(Exercise directions) All that is wanted is the exact lines from the first line of the data below through the line with "Apartamento para alugar", both ends included, with pictures omitted.
(Data records begins)
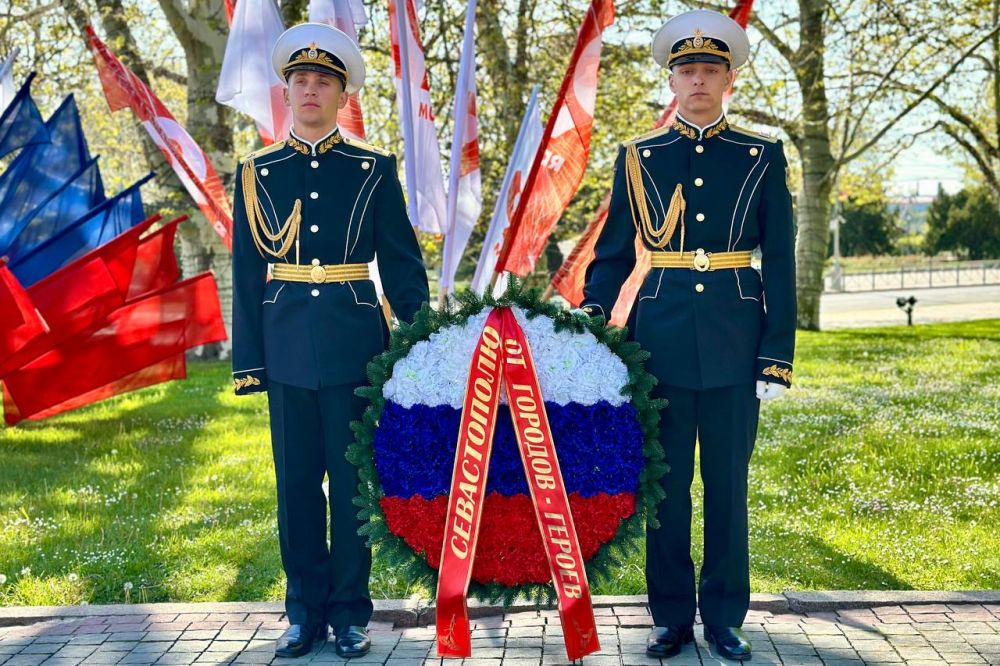 �������� ������: ������� � ������� �������� ��������� ���������� �������-����� � ������ ������, ����������� ��������� ����� ���������� ������ ��������-������ � 80-����� ������� ������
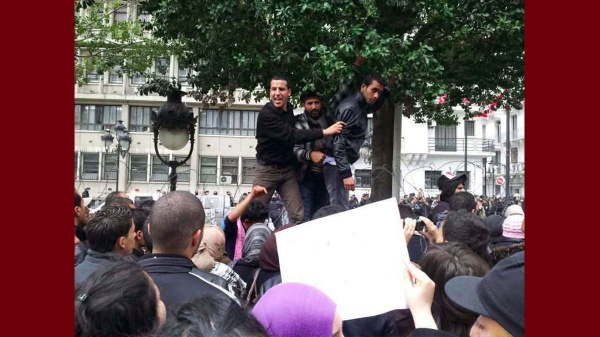 الأستاذ الحزامي احتجاجا على ايقافه قيس بوزوزية مضرب عن الطعام الأستاذ الحزامي احتجاجا على ايقافه قيس بوزوزية مضرب عن الطعام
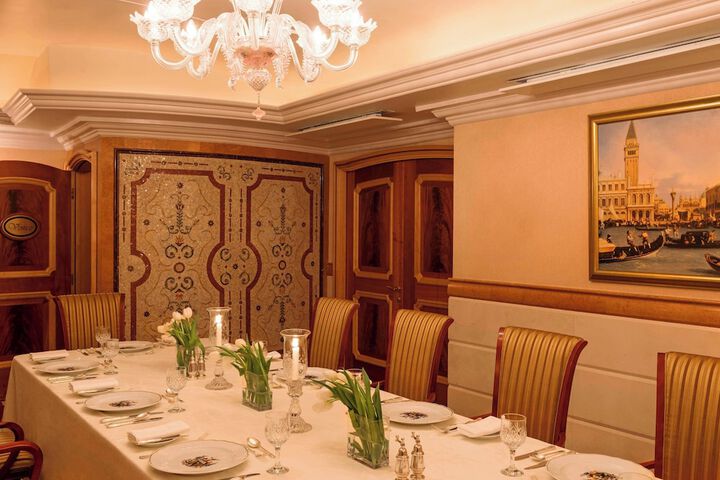 Dining Photos
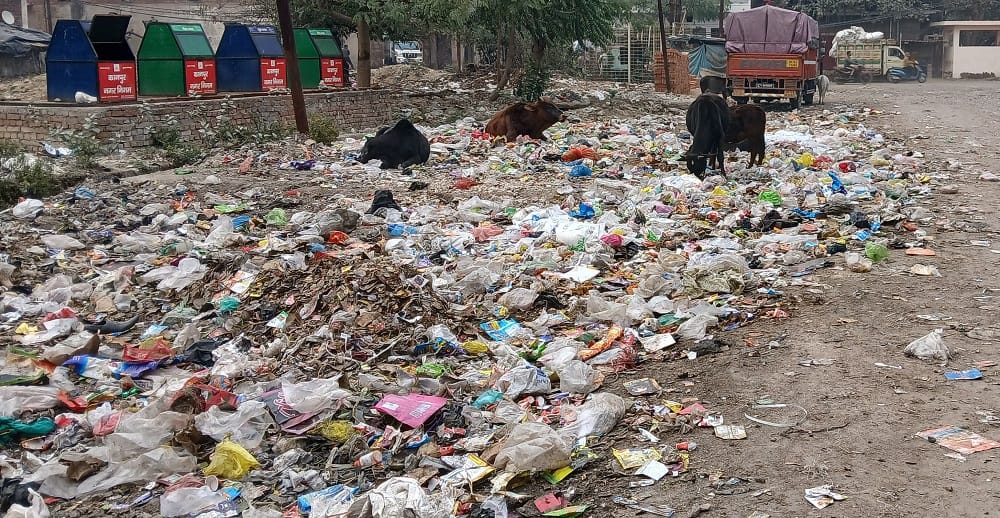 Encroachment on footpaths parks became garbage houses entrepreneurs stuck between nagar nigam and UPSIDA
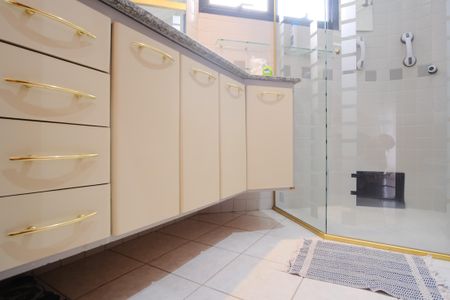 Apartamento para alugar com 113m², 4 quartos e 3 vagasBanheiro da Suíte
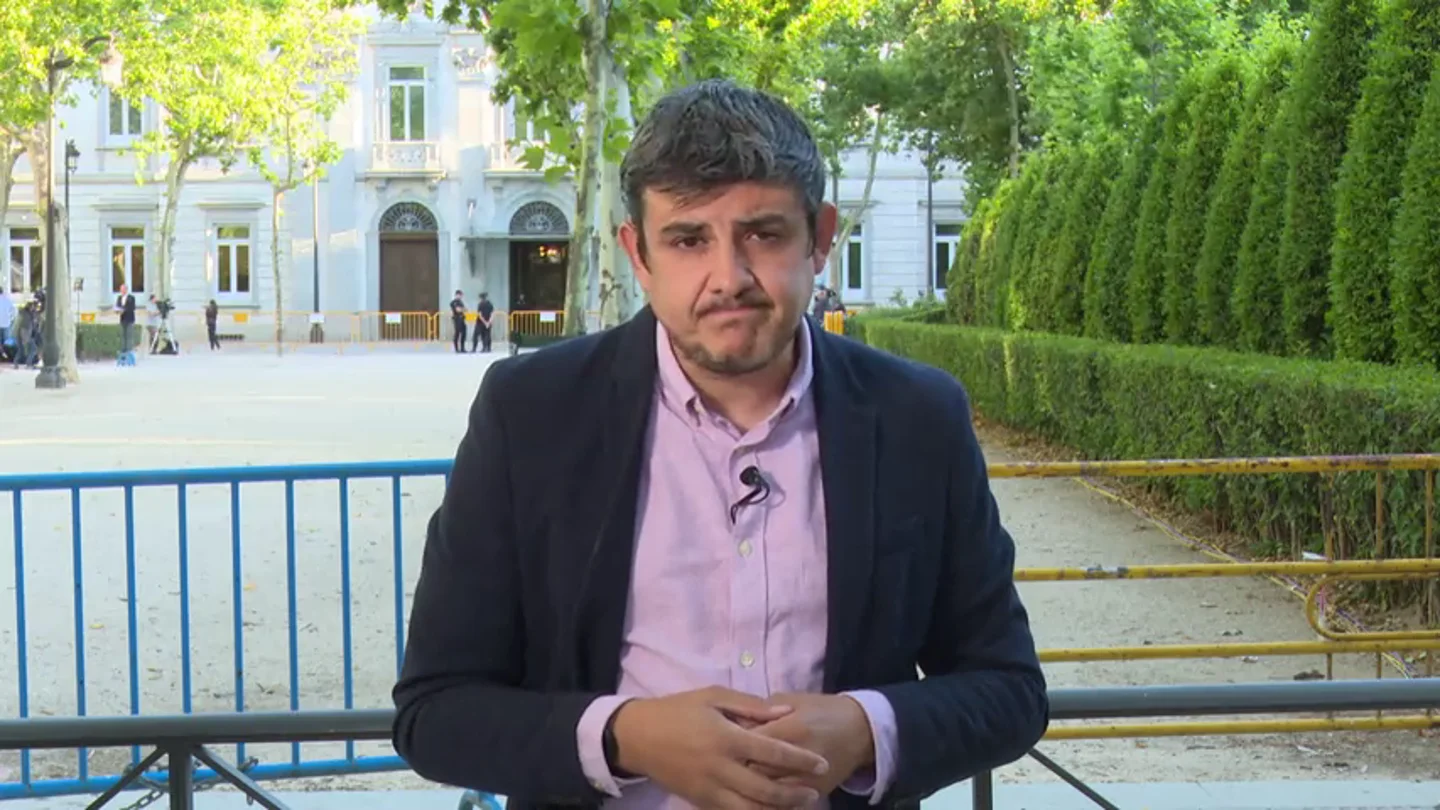 Diario del juicio del 'procés': las defensas refuerzan la tesis del delito de desobediencia, pero niegan la rebelión Diario del juicio del 'procés': las defensas refuerzan la tesis del delito de desobediencia, pero niegan la rebelión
(Data records ends)
(Written answer)
 �������� ������: ������� � ������� �������� ��������� ���������� �������-����� � ������ ������, ����������� ��������� ����� ���������� ������ ��������-������ � 80-����� ������� ������
 الأستاذ الحزامي احتجاجا على ايقافه قيس بوزوزية مضرب عن الطعام الأستاذ الحزامي احتجاجا على ايقافه قيس بوزوزية مضرب عن الطعام
 Dining Photos
 Encroachment on footpaths parks became garbage houses entrepreneurs stuck between nagar nigam and UPSIDA
 Apartamento para alugar com 113m², 4 quartos e 3 vagasBanheiro da Suíte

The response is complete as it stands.